What you should do →
For this exercise, restate every line below word for word and drop the images.

Short text fragments from websites →
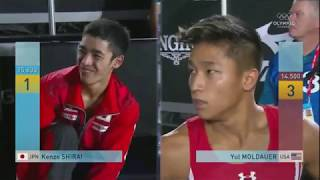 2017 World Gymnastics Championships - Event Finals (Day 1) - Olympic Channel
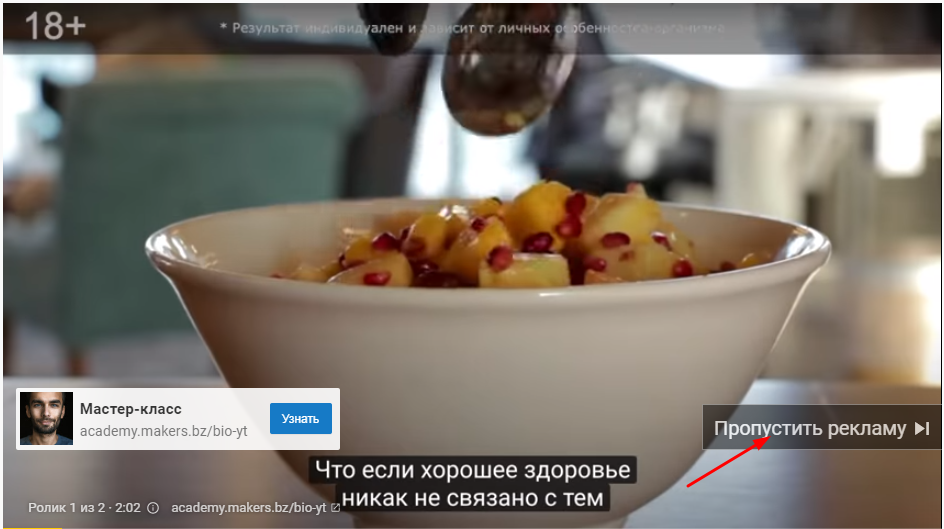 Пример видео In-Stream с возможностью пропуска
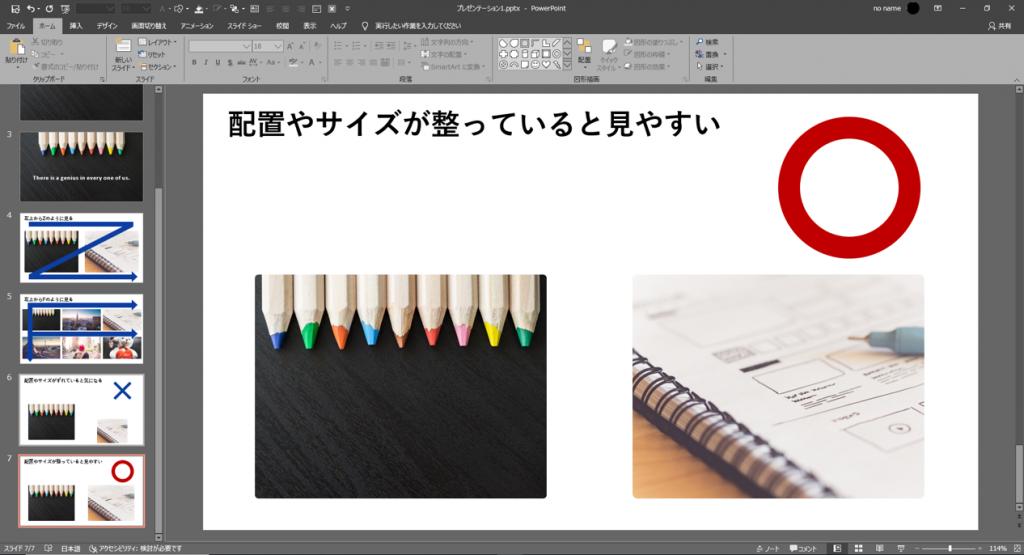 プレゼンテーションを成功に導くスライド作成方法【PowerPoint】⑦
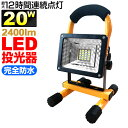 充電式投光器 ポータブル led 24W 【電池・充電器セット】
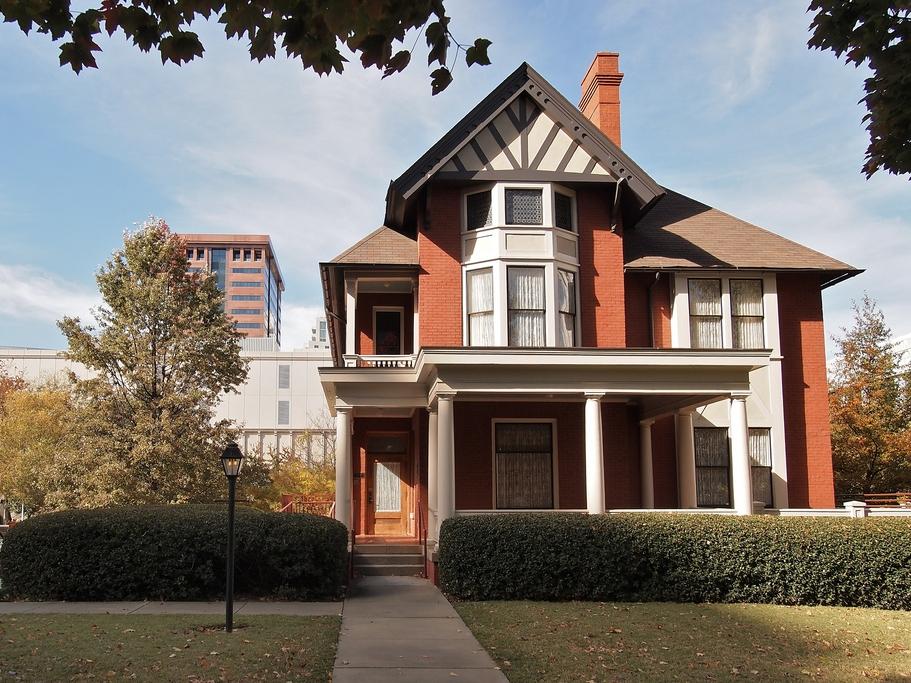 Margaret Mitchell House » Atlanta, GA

Solution below →
 2017 World Gymnastics Championships - Event Finals (Day 1) - Olympic Channel
 Пример видео In-Stream с возможностью пропуска
 プレゼンテーションを成功に導くスライド作成方法【PowerPoint】⑦
 充電式投光器 ポータブル led 24W 【電池・充電器セット】
 Margaret Mitchell House » Atlanta, GA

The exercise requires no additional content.